Student ownership · writing workshop

A License to Write: Giving Ownership to the Writer

I am a writer and a teacher of writing. I have experienced the pivotal role ownership has on my writing and my willingness to write. As teachers of writing, we have the opportunity to give the students in our classrooms the license of ownership over their writing.

I am defining ownership as the writer’s freedom to choose the tool(s), space, process, and routines in how they work. Assigning how a writer works takes away the opportunity for the student to choose freely how they’ll work and limits or negates student ownership.

Students who are assigned to write following standardized procedures feel confined and have difficulty finding words and organizing thoughts. For some writers, it is nearly impossible to work creatively with prescribed boundaries. Unwittingly, teachers ask students to follow their directions and procedures every day in completing writing assignments.

Giving Students License

Choice

Ownership allows students to choose freely. Exposing students to choices through modeling allows writers to see the impact choice can have on their work. Designating time to reflect on the outcome is what ultimately empowers writers to make purposeful choices with independence and confidence giving ownership to the writer.

Predictable Schedule

Predictable schedules give students a consistent time to write daily. When students write regularly, they discern the importance of writing, as well as the influence it carries within their daily lives. Providing students with time to write each day places value on this routine, creating writers who will carry on with purpose and motivation.

Students as Leaders

Using student’s work as the beacon for teaching empowers students. When student’s curiosities and learning goals guide our conferences and lessons, our writers witness how the strategies can lift their work. Watching students write, listening to their talk, and reading what they write informs our teaching in powerful ways.
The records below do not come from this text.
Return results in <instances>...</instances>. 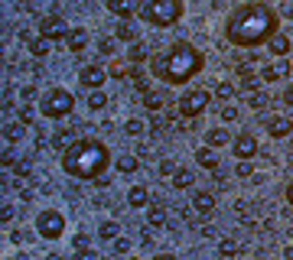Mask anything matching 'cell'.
<instances>
[{
  "instance_id": "cell-25",
  "label": "cell",
  "mask_w": 293,
  "mask_h": 260,
  "mask_svg": "<svg viewBox=\"0 0 293 260\" xmlns=\"http://www.w3.org/2000/svg\"><path fill=\"white\" fill-rule=\"evenodd\" d=\"M72 133L75 130H59L56 137H52V147H56V150H69V147H72Z\"/></svg>"
},
{
  "instance_id": "cell-33",
  "label": "cell",
  "mask_w": 293,
  "mask_h": 260,
  "mask_svg": "<svg viewBox=\"0 0 293 260\" xmlns=\"http://www.w3.org/2000/svg\"><path fill=\"white\" fill-rule=\"evenodd\" d=\"M104 104H108V98H104L101 91H88V107H92V111H101Z\"/></svg>"
},
{
  "instance_id": "cell-26",
  "label": "cell",
  "mask_w": 293,
  "mask_h": 260,
  "mask_svg": "<svg viewBox=\"0 0 293 260\" xmlns=\"http://www.w3.org/2000/svg\"><path fill=\"white\" fill-rule=\"evenodd\" d=\"M121 234V228H118V221H104L101 228H98V238H104V241H114Z\"/></svg>"
},
{
  "instance_id": "cell-1",
  "label": "cell",
  "mask_w": 293,
  "mask_h": 260,
  "mask_svg": "<svg viewBox=\"0 0 293 260\" xmlns=\"http://www.w3.org/2000/svg\"><path fill=\"white\" fill-rule=\"evenodd\" d=\"M277 13L267 4H241L238 10H232L225 23V36L232 46L241 49H254L261 42H271V36H277Z\"/></svg>"
},
{
  "instance_id": "cell-13",
  "label": "cell",
  "mask_w": 293,
  "mask_h": 260,
  "mask_svg": "<svg viewBox=\"0 0 293 260\" xmlns=\"http://www.w3.org/2000/svg\"><path fill=\"white\" fill-rule=\"evenodd\" d=\"M287 75H290V62L280 59V62H271V65L264 68L261 78H264V82H280V78H287Z\"/></svg>"
},
{
  "instance_id": "cell-12",
  "label": "cell",
  "mask_w": 293,
  "mask_h": 260,
  "mask_svg": "<svg viewBox=\"0 0 293 260\" xmlns=\"http://www.w3.org/2000/svg\"><path fill=\"white\" fill-rule=\"evenodd\" d=\"M267 133L274 140H283L293 133V121L290 117H267Z\"/></svg>"
},
{
  "instance_id": "cell-7",
  "label": "cell",
  "mask_w": 293,
  "mask_h": 260,
  "mask_svg": "<svg viewBox=\"0 0 293 260\" xmlns=\"http://www.w3.org/2000/svg\"><path fill=\"white\" fill-rule=\"evenodd\" d=\"M206 104H209V91H202V88H195V91H186V94L179 98V117H183V121L199 117V114L206 111Z\"/></svg>"
},
{
  "instance_id": "cell-48",
  "label": "cell",
  "mask_w": 293,
  "mask_h": 260,
  "mask_svg": "<svg viewBox=\"0 0 293 260\" xmlns=\"http://www.w3.org/2000/svg\"><path fill=\"white\" fill-rule=\"evenodd\" d=\"M153 260H176V257H173V254H156Z\"/></svg>"
},
{
  "instance_id": "cell-17",
  "label": "cell",
  "mask_w": 293,
  "mask_h": 260,
  "mask_svg": "<svg viewBox=\"0 0 293 260\" xmlns=\"http://www.w3.org/2000/svg\"><path fill=\"white\" fill-rule=\"evenodd\" d=\"M147 221H150L153 228H163L166 221H170V215H166L163 205H150V208H147Z\"/></svg>"
},
{
  "instance_id": "cell-2",
  "label": "cell",
  "mask_w": 293,
  "mask_h": 260,
  "mask_svg": "<svg viewBox=\"0 0 293 260\" xmlns=\"http://www.w3.org/2000/svg\"><path fill=\"white\" fill-rule=\"evenodd\" d=\"M202 65H206V56L192 42H173L170 49L153 56V75L163 85H186L202 72Z\"/></svg>"
},
{
  "instance_id": "cell-23",
  "label": "cell",
  "mask_w": 293,
  "mask_h": 260,
  "mask_svg": "<svg viewBox=\"0 0 293 260\" xmlns=\"http://www.w3.org/2000/svg\"><path fill=\"white\" fill-rule=\"evenodd\" d=\"M144 104H147V111H153V114H156V111H163L166 98H163V94H156V91H147V94H144Z\"/></svg>"
},
{
  "instance_id": "cell-43",
  "label": "cell",
  "mask_w": 293,
  "mask_h": 260,
  "mask_svg": "<svg viewBox=\"0 0 293 260\" xmlns=\"http://www.w3.org/2000/svg\"><path fill=\"white\" fill-rule=\"evenodd\" d=\"M98 49H101L104 56H111V52H114V39H101V42H98Z\"/></svg>"
},
{
  "instance_id": "cell-32",
  "label": "cell",
  "mask_w": 293,
  "mask_h": 260,
  "mask_svg": "<svg viewBox=\"0 0 293 260\" xmlns=\"http://www.w3.org/2000/svg\"><path fill=\"white\" fill-rule=\"evenodd\" d=\"M215 98H218V101H228V98H235V85H232V82H218Z\"/></svg>"
},
{
  "instance_id": "cell-37",
  "label": "cell",
  "mask_w": 293,
  "mask_h": 260,
  "mask_svg": "<svg viewBox=\"0 0 293 260\" xmlns=\"http://www.w3.org/2000/svg\"><path fill=\"white\" fill-rule=\"evenodd\" d=\"M238 176H241V179H251V176H254L251 159H241V163H238Z\"/></svg>"
},
{
  "instance_id": "cell-24",
  "label": "cell",
  "mask_w": 293,
  "mask_h": 260,
  "mask_svg": "<svg viewBox=\"0 0 293 260\" xmlns=\"http://www.w3.org/2000/svg\"><path fill=\"white\" fill-rule=\"evenodd\" d=\"M137 166H140L137 153H134V156H118V173H127V176H130V173H134Z\"/></svg>"
},
{
  "instance_id": "cell-14",
  "label": "cell",
  "mask_w": 293,
  "mask_h": 260,
  "mask_svg": "<svg viewBox=\"0 0 293 260\" xmlns=\"http://www.w3.org/2000/svg\"><path fill=\"white\" fill-rule=\"evenodd\" d=\"M192 208H195V215H212L215 211V195L212 192H195Z\"/></svg>"
},
{
  "instance_id": "cell-16",
  "label": "cell",
  "mask_w": 293,
  "mask_h": 260,
  "mask_svg": "<svg viewBox=\"0 0 293 260\" xmlns=\"http://www.w3.org/2000/svg\"><path fill=\"white\" fill-rule=\"evenodd\" d=\"M65 46H69V52H82V49L88 46V33L82 30V26H72V33H69Z\"/></svg>"
},
{
  "instance_id": "cell-34",
  "label": "cell",
  "mask_w": 293,
  "mask_h": 260,
  "mask_svg": "<svg viewBox=\"0 0 293 260\" xmlns=\"http://www.w3.org/2000/svg\"><path fill=\"white\" fill-rule=\"evenodd\" d=\"M147 127H144V121H127V124H124V133H127V137H140V133H144Z\"/></svg>"
},
{
  "instance_id": "cell-5",
  "label": "cell",
  "mask_w": 293,
  "mask_h": 260,
  "mask_svg": "<svg viewBox=\"0 0 293 260\" xmlns=\"http://www.w3.org/2000/svg\"><path fill=\"white\" fill-rule=\"evenodd\" d=\"M72 107H75V98H72V91H65V88H52L39 101L42 117H49V121H59V117H65V114H72Z\"/></svg>"
},
{
  "instance_id": "cell-27",
  "label": "cell",
  "mask_w": 293,
  "mask_h": 260,
  "mask_svg": "<svg viewBox=\"0 0 293 260\" xmlns=\"http://www.w3.org/2000/svg\"><path fill=\"white\" fill-rule=\"evenodd\" d=\"M118 39H124V42H137V26H130L127 20H124V23L118 26Z\"/></svg>"
},
{
  "instance_id": "cell-11",
  "label": "cell",
  "mask_w": 293,
  "mask_h": 260,
  "mask_svg": "<svg viewBox=\"0 0 293 260\" xmlns=\"http://www.w3.org/2000/svg\"><path fill=\"white\" fill-rule=\"evenodd\" d=\"M108 10L121 20H130L134 13H140V0H108Z\"/></svg>"
},
{
  "instance_id": "cell-22",
  "label": "cell",
  "mask_w": 293,
  "mask_h": 260,
  "mask_svg": "<svg viewBox=\"0 0 293 260\" xmlns=\"http://www.w3.org/2000/svg\"><path fill=\"white\" fill-rule=\"evenodd\" d=\"M218 254L225 257V260L238 257V241H235V238H221V244H218Z\"/></svg>"
},
{
  "instance_id": "cell-31",
  "label": "cell",
  "mask_w": 293,
  "mask_h": 260,
  "mask_svg": "<svg viewBox=\"0 0 293 260\" xmlns=\"http://www.w3.org/2000/svg\"><path fill=\"white\" fill-rule=\"evenodd\" d=\"M108 75H114V78H124V75H134V68H130L127 62H111Z\"/></svg>"
},
{
  "instance_id": "cell-10",
  "label": "cell",
  "mask_w": 293,
  "mask_h": 260,
  "mask_svg": "<svg viewBox=\"0 0 293 260\" xmlns=\"http://www.w3.org/2000/svg\"><path fill=\"white\" fill-rule=\"evenodd\" d=\"M235 156H238V159H251V156H257V140H254L247 130L235 137Z\"/></svg>"
},
{
  "instance_id": "cell-18",
  "label": "cell",
  "mask_w": 293,
  "mask_h": 260,
  "mask_svg": "<svg viewBox=\"0 0 293 260\" xmlns=\"http://www.w3.org/2000/svg\"><path fill=\"white\" fill-rule=\"evenodd\" d=\"M127 202H130V205H134V208H144V205L150 202V192L144 189V185H134V189H130V192H127Z\"/></svg>"
},
{
  "instance_id": "cell-9",
  "label": "cell",
  "mask_w": 293,
  "mask_h": 260,
  "mask_svg": "<svg viewBox=\"0 0 293 260\" xmlns=\"http://www.w3.org/2000/svg\"><path fill=\"white\" fill-rule=\"evenodd\" d=\"M78 82H82L88 91H101V85L108 82V72H104L101 65H85L82 72H78Z\"/></svg>"
},
{
  "instance_id": "cell-49",
  "label": "cell",
  "mask_w": 293,
  "mask_h": 260,
  "mask_svg": "<svg viewBox=\"0 0 293 260\" xmlns=\"http://www.w3.org/2000/svg\"><path fill=\"white\" fill-rule=\"evenodd\" d=\"M287 202H290V205H293V182H290V185H287Z\"/></svg>"
},
{
  "instance_id": "cell-47",
  "label": "cell",
  "mask_w": 293,
  "mask_h": 260,
  "mask_svg": "<svg viewBox=\"0 0 293 260\" xmlns=\"http://www.w3.org/2000/svg\"><path fill=\"white\" fill-rule=\"evenodd\" d=\"M10 218H13V205L4 202V221H10Z\"/></svg>"
},
{
  "instance_id": "cell-4",
  "label": "cell",
  "mask_w": 293,
  "mask_h": 260,
  "mask_svg": "<svg viewBox=\"0 0 293 260\" xmlns=\"http://www.w3.org/2000/svg\"><path fill=\"white\" fill-rule=\"evenodd\" d=\"M140 16L150 26H173L183 20V0H140Z\"/></svg>"
},
{
  "instance_id": "cell-19",
  "label": "cell",
  "mask_w": 293,
  "mask_h": 260,
  "mask_svg": "<svg viewBox=\"0 0 293 260\" xmlns=\"http://www.w3.org/2000/svg\"><path fill=\"white\" fill-rule=\"evenodd\" d=\"M267 46H271L274 56H287V52H290V39H287L283 33H277V36H271V42H267Z\"/></svg>"
},
{
  "instance_id": "cell-38",
  "label": "cell",
  "mask_w": 293,
  "mask_h": 260,
  "mask_svg": "<svg viewBox=\"0 0 293 260\" xmlns=\"http://www.w3.org/2000/svg\"><path fill=\"white\" fill-rule=\"evenodd\" d=\"M127 250H130L127 238H114V254H127Z\"/></svg>"
},
{
  "instance_id": "cell-44",
  "label": "cell",
  "mask_w": 293,
  "mask_h": 260,
  "mask_svg": "<svg viewBox=\"0 0 293 260\" xmlns=\"http://www.w3.org/2000/svg\"><path fill=\"white\" fill-rule=\"evenodd\" d=\"M221 117H225V121H235V117H238V107H232V104H228L225 111H221Z\"/></svg>"
},
{
  "instance_id": "cell-36",
  "label": "cell",
  "mask_w": 293,
  "mask_h": 260,
  "mask_svg": "<svg viewBox=\"0 0 293 260\" xmlns=\"http://www.w3.org/2000/svg\"><path fill=\"white\" fill-rule=\"evenodd\" d=\"M4 137L7 140H20L23 137V127H20V124H4Z\"/></svg>"
},
{
  "instance_id": "cell-39",
  "label": "cell",
  "mask_w": 293,
  "mask_h": 260,
  "mask_svg": "<svg viewBox=\"0 0 293 260\" xmlns=\"http://www.w3.org/2000/svg\"><path fill=\"white\" fill-rule=\"evenodd\" d=\"M33 117H36V111H33L30 104H23V107H20V121H23V124H30Z\"/></svg>"
},
{
  "instance_id": "cell-8",
  "label": "cell",
  "mask_w": 293,
  "mask_h": 260,
  "mask_svg": "<svg viewBox=\"0 0 293 260\" xmlns=\"http://www.w3.org/2000/svg\"><path fill=\"white\" fill-rule=\"evenodd\" d=\"M69 33H72V26H69L62 16H46V20L39 23V36L42 39H69Z\"/></svg>"
},
{
  "instance_id": "cell-40",
  "label": "cell",
  "mask_w": 293,
  "mask_h": 260,
  "mask_svg": "<svg viewBox=\"0 0 293 260\" xmlns=\"http://www.w3.org/2000/svg\"><path fill=\"white\" fill-rule=\"evenodd\" d=\"M160 173H163V176H173V173H176V163H173V159H163V163H160Z\"/></svg>"
},
{
  "instance_id": "cell-30",
  "label": "cell",
  "mask_w": 293,
  "mask_h": 260,
  "mask_svg": "<svg viewBox=\"0 0 293 260\" xmlns=\"http://www.w3.org/2000/svg\"><path fill=\"white\" fill-rule=\"evenodd\" d=\"M257 82H261V78H254L251 72H244V68H241V91H244V94L257 91Z\"/></svg>"
},
{
  "instance_id": "cell-21",
  "label": "cell",
  "mask_w": 293,
  "mask_h": 260,
  "mask_svg": "<svg viewBox=\"0 0 293 260\" xmlns=\"http://www.w3.org/2000/svg\"><path fill=\"white\" fill-rule=\"evenodd\" d=\"M192 182H195V176L189 173V169H176L173 173V189H189Z\"/></svg>"
},
{
  "instance_id": "cell-35",
  "label": "cell",
  "mask_w": 293,
  "mask_h": 260,
  "mask_svg": "<svg viewBox=\"0 0 293 260\" xmlns=\"http://www.w3.org/2000/svg\"><path fill=\"white\" fill-rule=\"evenodd\" d=\"M127 56H130V62H134V65H137V62H144V59H147V46H144V42H134Z\"/></svg>"
},
{
  "instance_id": "cell-29",
  "label": "cell",
  "mask_w": 293,
  "mask_h": 260,
  "mask_svg": "<svg viewBox=\"0 0 293 260\" xmlns=\"http://www.w3.org/2000/svg\"><path fill=\"white\" fill-rule=\"evenodd\" d=\"M30 52H33L36 59L49 56V39H42V36H39V39H33V42H30Z\"/></svg>"
},
{
  "instance_id": "cell-15",
  "label": "cell",
  "mask_w": 293,
  "mask_h": 260,
  "mask_svg": "<svg viewBox=\"0 0 293 260\" xmlns=\"http://www.w3.org/2000/svg\"><path fill=\"white\" fill-rule=\"evenodd\" d=\"M195 163L206 166V169H218V153H215V147H199V150H195Z\"/></svg>"
},
{
  "instance_id": "cell-41",
  "label": "cell",
  "mask_w": 293,
  "mask_h": 260,
  "mask_svg": "<svg viewBox=\"0 0 293 260\" xmlns=\"http://www.w3.org/2000/svg\"><path fill=\"white\" fill-rule=\"evenodd\" d=\"M88 244H92L88 234H75V250H88Z\"/></svg>"
},
{
  "instance_id": "cell-3",
  "label": "cell",
  "mask_w": 293,
  "mask_h": 260,
  "mask_svg": "<svg viewBox=\"0 0 293 260\" xmlns=\"http://www.w3.org/2000/svg\"><path fill=\"white\" fill-rule=\"evenodd\" d=\"M111 166V153L101 140H75L62 153V169L75 179H98Z\"/></svg>"
},
{
  "instance_id": "cell-6",
  "label": "cell",
  "mask_w": 293,
  "mask_h": 260,
  "mask_svg": "<svg viewBox=\"0 0 293 260\" xmlns=\"http://www.w3.org/2000/svg\"><path fill=\"white\" fill-rule=\"evenodd\" d=\"M36 231H39V238H49V241L62 238V234H65V218H62V211H56V208L39 211V218H36Z\"/></svg>"
},
{
  "instance_id": "cell-42",
  "label": "cell",
  "mask_w": 293,
  "mask_h": 260,
  "mask_svg": "<svg viewBox=\"0 0 293 260\" xmlns=\"http://www.w3.org/2000/svg\"><path fill=\"white\" fill-rule=\"evenodd\" d=\"M13 173L16 176H26V173H30V159H20V163L13 166Z\"/></svg>"
},
{
  "instance_id": "cell-20",
  "label": "cell",
  "mask_w": 293,
  "mask_h": 260,
  "mask_svg": "<svg viewBox=\"0 0 293 260\" xmlns=\"http://www.w3.org/2000/svg\"><path fill=\"white\" fill-rule=\"evenodd\" d=\"M206 140H209V147H215V150H218V147H225V143L232 140V133L221 130V127H215V130H209V133H206Z\"/></svg>"
},
{
  "instance_id": "cell-46",
  "label": "cell",
  "mask_w": 293,
  "mask_h": 260,
  "mask_svg": "<svg viewBox=\"0 0 293 260\" xmlns=\"http://www.w3.org/2000/svg\"><path fill=\"white\" fill-rule=\"evenodd\" d=\"M283 101H287V104H290V107H293V82H290V85H287V91H283Z\"/></svg>"
},
{
  "instance_id": "cell-45",
  "label": "cell",
  "mask_w": 293,
  "mask_h": 260,
  "mask_svg": "<svg viewBox=\"0 0 293 260\" xmlns=\"http://www.w3.org/2000/svg\"><path fill=\"white\" fill-rule=\"evenodd\" d=\"M75 260H98V257L92 254V250H78V254H75Z\"/></svg>"
},
{
  "instance_id": "cell-28",
  "label": "cell",
  "mask_w": 293,
  "mask_h": 260,
  "mask_svg": "<svg viewBox=\"0 0 293 260\" xmlns=\"http://www.w3.org/2000/svg\"><path fill=\"white\" fill-rule=\"evenodd\" d=\"M247 98V107H254V111H264L271 101H267V94H261V91H251V94H244Z\"/></svg>"
}]
</instances>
When we use what we learn from these moments, we strengthen our students as writers. We create students who write with purpose and choice.

Allow Originality

A writing process helps a writer follow their creative instincts. When we present a variety of writing process strategies, our students can see multiple possibilities and how the strategies can support their work. Exposing the strategies, allowing students the opportunity to choose a process or a mix of a few gives students the licenses to write creatively with purpose and choice- free of confinement and prescribed borders.